▸ Над чем работать:
a) Перечислите, пожалуйста, все географические названия, которые упоминаются в тексте о Дзержинском.
b) Что, согласно тексту о Дзержинском, стоит теперь на месте сожжённого дома?
c) Подхватите текст о Дзержинском и продолжите его сразу после последнего приведённого предложения.

Меч и пламя революции - Страница 1

Изменить размер шрифта:

Annotation

К 100-летию со дня рождения Феликса Эдмундовича Дзержинского.

Светлана Алексиевич

Светлана Алексиевич

Меч и пламя революции

Меч и пламя революции - _1.jpg

Дзержиново.

Мягко стелется среди леса узкая речушка, шумят березы. Здесь их неожиданно много. Старые, молодые, они вольно рассыпались среди темных сосен, опоясывая празднично белой лентой место бывшей усадьбы.

Дома нет. Дом в сорок третьем сожгли фашисты, казнив брата Казимира и его жену Люцию за связь с партизанами. На его месте стоит каменная плита с надписью: «Здесь 30 августа (11 сентября) 1877 года на хуторе Дзержиново (Столбцовский район Минской области) в семье польских мелкопоместных дворян родился „меч и пламя“ пролетарской революции Феликс Эдмундович Дзержинский».

В моем сознании задерживается год — сорок третий… Немногим более тридцати лет прошло с тех пор, когда тут стоял большой дом, помнивший его детство, сберегавший его вещи и его книги. Всего лишь три десятилетия… А из поросшего мхом фундамента уже поднялись тонкие березки.

▸ Фрагменты строк:

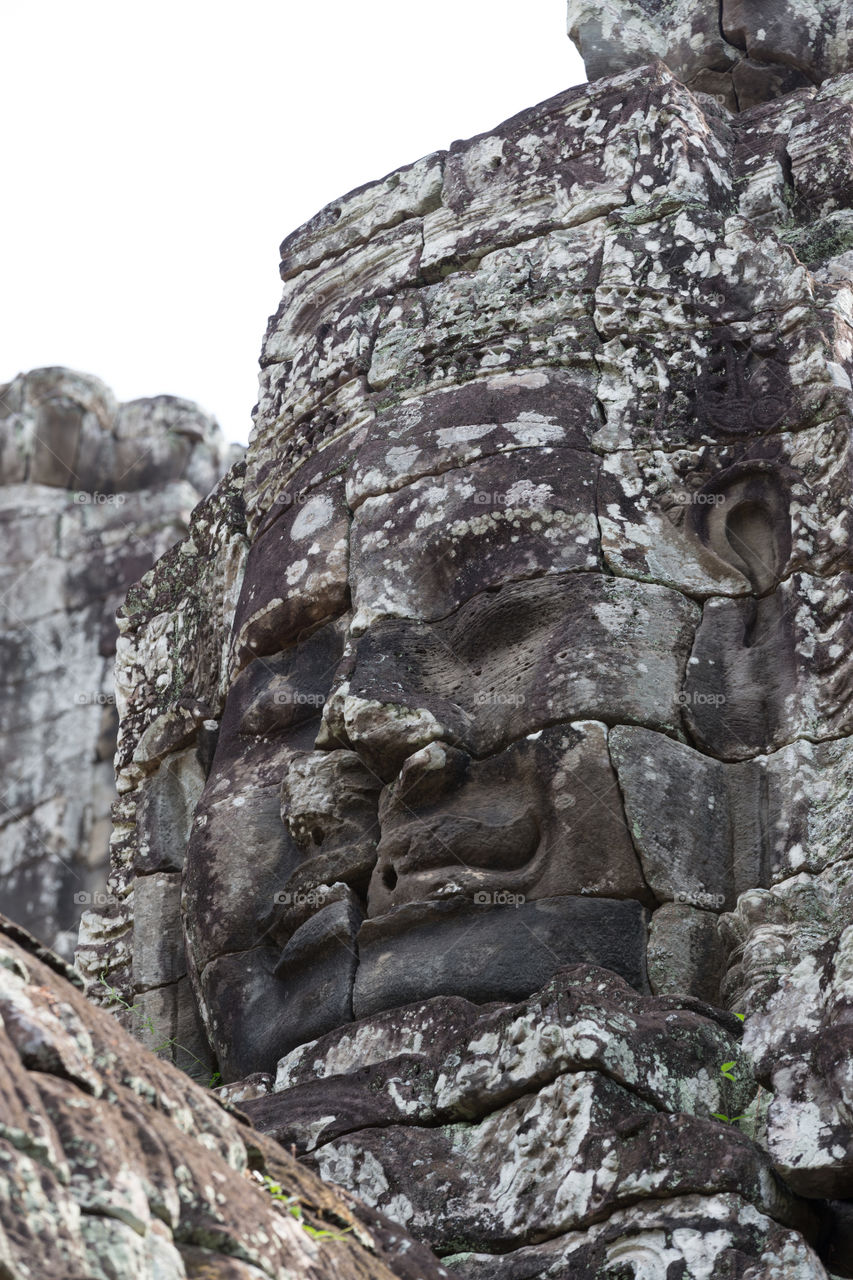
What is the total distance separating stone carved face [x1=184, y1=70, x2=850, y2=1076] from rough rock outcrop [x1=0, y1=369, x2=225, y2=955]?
32.3 ft

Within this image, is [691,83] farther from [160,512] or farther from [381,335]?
[160,512]

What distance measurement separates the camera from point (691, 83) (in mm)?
9641
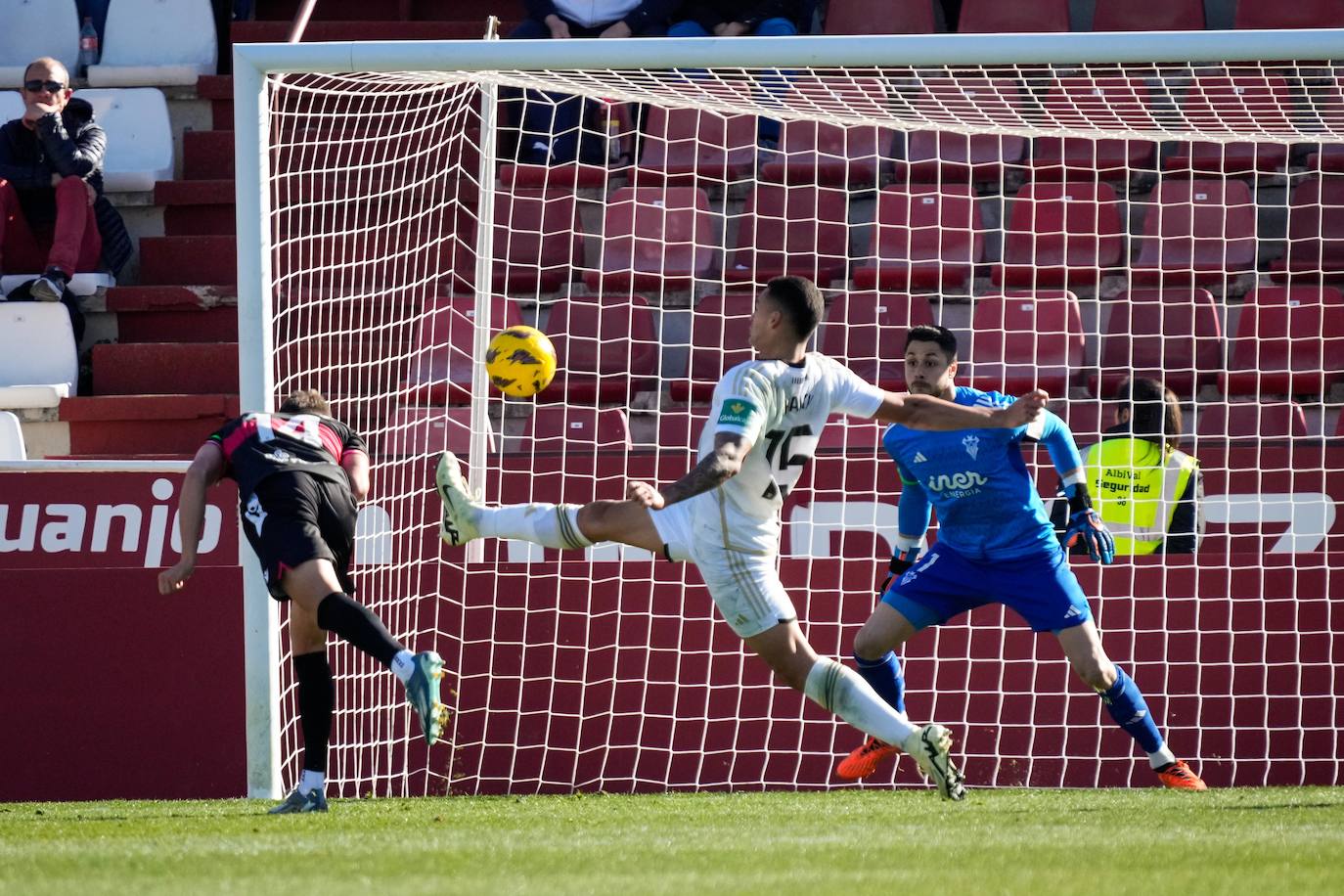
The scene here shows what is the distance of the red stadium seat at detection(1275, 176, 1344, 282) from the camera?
972cm

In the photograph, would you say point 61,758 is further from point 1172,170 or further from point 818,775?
point 1172,170

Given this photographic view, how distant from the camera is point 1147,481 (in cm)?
790

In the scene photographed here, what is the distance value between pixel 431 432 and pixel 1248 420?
4.21 metres

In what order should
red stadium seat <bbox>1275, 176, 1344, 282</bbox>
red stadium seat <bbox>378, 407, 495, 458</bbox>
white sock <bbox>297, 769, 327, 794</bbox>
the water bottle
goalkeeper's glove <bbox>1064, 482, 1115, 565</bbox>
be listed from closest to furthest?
white sock <bbox>297, 769, 327, 794</bbox> < goalkeeper's glove <bbox>1064, 482, 1115, 565</bbox> < red stadium seat <bbox>378, 407, 495, 458</bbox> < red stadium seat <bbox>1275, 176, 1344, 282</bbox> < the water bottle

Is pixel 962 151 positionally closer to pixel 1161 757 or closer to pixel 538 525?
pixel 1161 757

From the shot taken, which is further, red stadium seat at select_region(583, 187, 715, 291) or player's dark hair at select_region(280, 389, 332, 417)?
red stadium seat at select_region(583, 187, 715, 291)

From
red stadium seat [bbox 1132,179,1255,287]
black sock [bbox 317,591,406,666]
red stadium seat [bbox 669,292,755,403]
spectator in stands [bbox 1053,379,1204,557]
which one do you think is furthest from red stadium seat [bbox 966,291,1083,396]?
black sock [bbox 317,591,406,666]

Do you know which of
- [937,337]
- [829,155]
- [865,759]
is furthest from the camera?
[829,155]

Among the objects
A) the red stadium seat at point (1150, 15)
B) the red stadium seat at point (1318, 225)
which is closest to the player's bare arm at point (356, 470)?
the red stadium seat at point (1318, 225)

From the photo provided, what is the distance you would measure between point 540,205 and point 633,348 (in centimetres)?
124

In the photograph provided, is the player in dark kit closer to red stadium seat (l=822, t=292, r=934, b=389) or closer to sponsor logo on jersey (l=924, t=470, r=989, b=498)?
sponsor logo on jersey (l=924, t=470, r=989, b=498)

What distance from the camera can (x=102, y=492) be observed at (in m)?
7.71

▸ Ответы:
a) Дзержиново, Столбцовский район, Минская область.

b) Каменная плита с надписью.

c)
Нет, эти молодые деревья его не помнят, а вот те, что постарше, должны помнить. Он о них вспоминал в 1916 году, когда писал из московской Бутырской тюрьмы брату Владимиру: «Я снова ощущаю радость моих тогдашних детских настроений… В эти минуты я хочу очутиться в наших лесах и слушать шум деревьев, песни лягушек — всю музыку нашей природы. Может быть, в жизни мне и давала силу эта музыка леса, музыка моих детских лет, которая и сейчас все время играет в моей душе гимн жизни. Я ведь не раз думаю о нашем Дзержинове, как о сказке, что там восстановятся все силы мои и молодость вернется. Ведь я там был последний раз в 1892 году, а во сне я часто вижу дом наш, и березы наши, и горки белого песка, и канавы, и все, все до мельчайших подробностей».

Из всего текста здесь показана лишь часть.